クオリアはメニューを見てアイスを注文し…すぐにテーブルに現れ、スプーンですくって食べる。
「う~ん…心地よい?」
「それは料理のコメントなのか?」
「そうとしか言いようが無い…私はまだ味覚表現を定義出来ていないから…。
ただ…この冷たいと甘いのアイスは私を心地よく…気持ち良くさせてくれる。」
「気に入ってる?また食べたいと思うか?」
「思う…多分これが『好み』なのだな…。」
食べ物に関心の無かったクオリアが『好み』か…。
クオリアがもう1個アイスを追加注文する頃には、味噌ラーメンも餃子も無くなり、味噌ラーメンを半ライスにぶっかけた雑炊を掻き込む。
程無くして、2人は食べ終わり席を立つ。
「ごっさんでした。」
「ありがとうございます。」
厨房で何もしていなかったドラムが答えた。
「さて…どうする?今調べて見たが ホテルはどこも満員だ。」
クオリアが言う。
「そりゃそうだよな…祭りの最終日の夜なんだから…。
若い男女が入ればそりゃホテルに行くだろう。」
「いや…同性同士もかなり多いのだが…。」
「…。
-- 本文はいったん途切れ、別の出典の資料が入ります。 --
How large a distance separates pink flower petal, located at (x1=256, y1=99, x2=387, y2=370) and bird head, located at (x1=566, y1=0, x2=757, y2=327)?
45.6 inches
」
GLかBLか?個人的にはGLで会って欲しい。
「どうやって抜いたか分からないけどプライベートだから詮索せず行こう…。」
「それで、これからどうする?」
「どうするも何も…これで解散だろう…オレとクオリアじゃ出来ないんだし…。」
ナオは寮に向けて足を進める。
「この身体ではな…だがVR空間でなら、私側にパッチを当てれば十分に可能だ。」
「…。」
クオリアが後ろから付いてくる。
『前に性欲は無いって言ったよな…あくまでコミュニケーションの一手段だと…。』
ナオが内緒話回線でクオリアに言う…感情が感じられず淡々とした声でだ。
『言った。
でも、コミュニケーション手段を放棄する気も無い。』
『…。』
ナオが黙る。
『ナオが女性に不信感を持っている事も、触れる事を避けているのも、私が理詰めの機械だから好きになってくれた事も知っている。』
『…。』
『でも…私はクオリアなんだ…女性はタグの1つでしか無い。
私自身を観測て欲しい。』
それが相棒。
『…。』
ナオは無言でARウィンドウを操作し、古風な鍵が現れ 私に手首で投げる動作をする。
1回限りでナオの部屋の鍵を開けられるインスタントキーだ。
『感謝する』
ナオが少し速足で私から遠ざかり、私は気を使って足を緩め、距離がどんどん離れて行く…。
もうナオは 取り繕う事は出来ないだろう…。
大人の女性を嫌うナオは…。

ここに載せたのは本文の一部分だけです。